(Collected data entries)
☆ ☆ ☆

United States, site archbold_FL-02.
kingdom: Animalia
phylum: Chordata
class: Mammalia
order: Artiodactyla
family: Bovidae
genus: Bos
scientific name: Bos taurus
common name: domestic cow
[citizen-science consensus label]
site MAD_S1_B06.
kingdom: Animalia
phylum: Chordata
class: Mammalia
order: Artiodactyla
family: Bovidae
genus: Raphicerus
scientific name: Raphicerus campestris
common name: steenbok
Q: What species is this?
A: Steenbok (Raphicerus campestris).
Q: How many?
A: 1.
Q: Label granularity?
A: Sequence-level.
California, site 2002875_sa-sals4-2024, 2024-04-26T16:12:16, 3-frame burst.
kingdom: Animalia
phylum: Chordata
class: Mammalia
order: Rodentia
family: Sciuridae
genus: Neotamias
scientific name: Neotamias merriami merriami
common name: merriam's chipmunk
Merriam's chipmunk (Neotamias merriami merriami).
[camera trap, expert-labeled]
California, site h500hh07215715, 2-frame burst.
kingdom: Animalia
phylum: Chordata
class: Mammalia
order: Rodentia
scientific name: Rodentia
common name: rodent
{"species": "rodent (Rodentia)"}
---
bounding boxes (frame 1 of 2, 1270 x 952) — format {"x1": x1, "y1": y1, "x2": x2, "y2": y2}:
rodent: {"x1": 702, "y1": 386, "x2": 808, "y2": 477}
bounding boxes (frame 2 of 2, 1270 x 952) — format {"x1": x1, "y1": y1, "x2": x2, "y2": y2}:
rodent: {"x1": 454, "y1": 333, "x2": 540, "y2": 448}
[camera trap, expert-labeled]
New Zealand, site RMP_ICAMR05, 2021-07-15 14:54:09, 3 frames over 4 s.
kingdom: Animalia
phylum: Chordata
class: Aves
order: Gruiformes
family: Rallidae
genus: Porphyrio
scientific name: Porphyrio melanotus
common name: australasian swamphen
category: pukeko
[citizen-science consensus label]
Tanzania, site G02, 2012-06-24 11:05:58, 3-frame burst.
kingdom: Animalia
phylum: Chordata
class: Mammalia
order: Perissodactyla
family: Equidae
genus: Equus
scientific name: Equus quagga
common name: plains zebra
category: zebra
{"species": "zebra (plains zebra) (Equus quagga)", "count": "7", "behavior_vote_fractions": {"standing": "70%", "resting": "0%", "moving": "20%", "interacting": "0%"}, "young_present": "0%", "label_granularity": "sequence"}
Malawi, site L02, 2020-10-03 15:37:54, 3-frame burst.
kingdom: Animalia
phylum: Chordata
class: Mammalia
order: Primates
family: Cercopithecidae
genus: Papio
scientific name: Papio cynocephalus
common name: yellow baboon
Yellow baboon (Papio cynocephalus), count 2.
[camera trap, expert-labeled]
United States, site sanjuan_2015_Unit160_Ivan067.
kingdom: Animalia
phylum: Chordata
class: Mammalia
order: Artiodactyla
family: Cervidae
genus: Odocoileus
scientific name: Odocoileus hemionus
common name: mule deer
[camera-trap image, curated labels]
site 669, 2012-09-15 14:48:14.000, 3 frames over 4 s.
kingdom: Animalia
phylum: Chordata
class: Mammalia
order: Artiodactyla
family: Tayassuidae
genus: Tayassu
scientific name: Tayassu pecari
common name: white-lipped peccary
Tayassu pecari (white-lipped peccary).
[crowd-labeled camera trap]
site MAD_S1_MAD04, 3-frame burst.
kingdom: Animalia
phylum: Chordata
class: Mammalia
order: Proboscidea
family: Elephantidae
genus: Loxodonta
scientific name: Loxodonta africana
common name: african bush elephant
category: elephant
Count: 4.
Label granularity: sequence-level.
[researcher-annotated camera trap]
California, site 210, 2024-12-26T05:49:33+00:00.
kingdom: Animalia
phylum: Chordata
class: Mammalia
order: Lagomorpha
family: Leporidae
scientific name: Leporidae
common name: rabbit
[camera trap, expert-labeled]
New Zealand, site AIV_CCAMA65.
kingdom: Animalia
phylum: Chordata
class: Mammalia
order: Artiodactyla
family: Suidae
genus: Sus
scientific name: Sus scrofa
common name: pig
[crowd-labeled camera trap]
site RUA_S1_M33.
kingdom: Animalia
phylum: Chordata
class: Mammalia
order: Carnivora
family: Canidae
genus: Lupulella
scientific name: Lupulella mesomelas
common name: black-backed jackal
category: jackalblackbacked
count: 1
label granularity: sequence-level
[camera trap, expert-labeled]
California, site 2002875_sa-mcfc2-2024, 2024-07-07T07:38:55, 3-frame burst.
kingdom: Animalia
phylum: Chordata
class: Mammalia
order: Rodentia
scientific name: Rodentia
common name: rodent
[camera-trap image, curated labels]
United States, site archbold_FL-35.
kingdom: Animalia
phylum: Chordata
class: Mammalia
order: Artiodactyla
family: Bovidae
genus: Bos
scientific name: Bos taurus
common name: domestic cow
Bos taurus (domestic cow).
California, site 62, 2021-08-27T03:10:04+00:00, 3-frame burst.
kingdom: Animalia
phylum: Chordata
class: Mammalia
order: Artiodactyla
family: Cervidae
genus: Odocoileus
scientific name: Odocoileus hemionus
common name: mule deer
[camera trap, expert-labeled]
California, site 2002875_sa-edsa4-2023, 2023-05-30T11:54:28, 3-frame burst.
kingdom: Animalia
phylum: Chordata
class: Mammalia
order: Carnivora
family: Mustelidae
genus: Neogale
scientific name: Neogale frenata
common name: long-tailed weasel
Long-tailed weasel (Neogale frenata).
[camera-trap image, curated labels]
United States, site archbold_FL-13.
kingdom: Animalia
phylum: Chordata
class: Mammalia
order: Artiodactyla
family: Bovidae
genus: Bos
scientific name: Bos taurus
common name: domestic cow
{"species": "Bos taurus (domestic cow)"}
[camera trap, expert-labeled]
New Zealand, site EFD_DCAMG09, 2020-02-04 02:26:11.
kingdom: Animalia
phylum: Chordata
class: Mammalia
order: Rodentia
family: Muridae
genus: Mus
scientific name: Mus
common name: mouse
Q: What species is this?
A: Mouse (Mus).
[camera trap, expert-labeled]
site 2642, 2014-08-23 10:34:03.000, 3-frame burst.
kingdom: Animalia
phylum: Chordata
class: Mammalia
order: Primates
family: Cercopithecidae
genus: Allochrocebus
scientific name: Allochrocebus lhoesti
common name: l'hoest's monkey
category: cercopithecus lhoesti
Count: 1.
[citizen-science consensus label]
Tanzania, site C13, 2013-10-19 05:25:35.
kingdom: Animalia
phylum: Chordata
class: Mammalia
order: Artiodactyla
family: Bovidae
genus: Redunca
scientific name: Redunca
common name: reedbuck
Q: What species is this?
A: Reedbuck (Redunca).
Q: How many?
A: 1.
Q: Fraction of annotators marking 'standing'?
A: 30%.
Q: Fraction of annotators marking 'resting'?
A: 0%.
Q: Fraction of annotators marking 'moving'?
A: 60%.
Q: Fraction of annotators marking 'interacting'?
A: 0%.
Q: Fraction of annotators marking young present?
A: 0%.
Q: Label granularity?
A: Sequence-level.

☆ ☆ ☆

:: What you have to do ::
Starting at the line that contains "family: Muridae" and stopping after the line that contains "Q: Fraction of annotators marking 'interacting'?", write out every line exactly as it appears above, and no other line.

:: Result ::
family: Muridae
genus: Mus
scientific name: Mus
common name: mouse
Q: What species is this?
A: Mouse (Mus).
[camera trap, expert-labeled]
site 2642, 2014-08-23 10:34:03.000, 3-frame burst.
kingdom: Animalia
phylum: Chordata
class: Mammalia
order: Primates
family: Cercopithecidae
genus: Allochrocebus
scientific name: Allochrocebus lhoesti
common name: l'hoest's monkey
category: cercopithecus lhoesti
Count: 1.
[citizen-science consensus label]
Tanzania, site C13, 2013-10-19 05:25:35.
kingdom: Animalia
phylum: Chordata
class: Mammalia
order: Artiodactyla
family: Bovidae
genus: Redunca
scientific name: Redunca
common name: reedbuck
Q: What species is this?
A: Reedbuck (Redunca).
Q: How many?
A: 1.
Q: Fraction of annotators marking 'standing'?
A: 30%.
Q: Fraction of annotators marking 'resting'?
A: 0%.
Q: Fraction of annotators marking 'moving'?
A: 60%.
Q: Fraction of annotators marking 'interacting'?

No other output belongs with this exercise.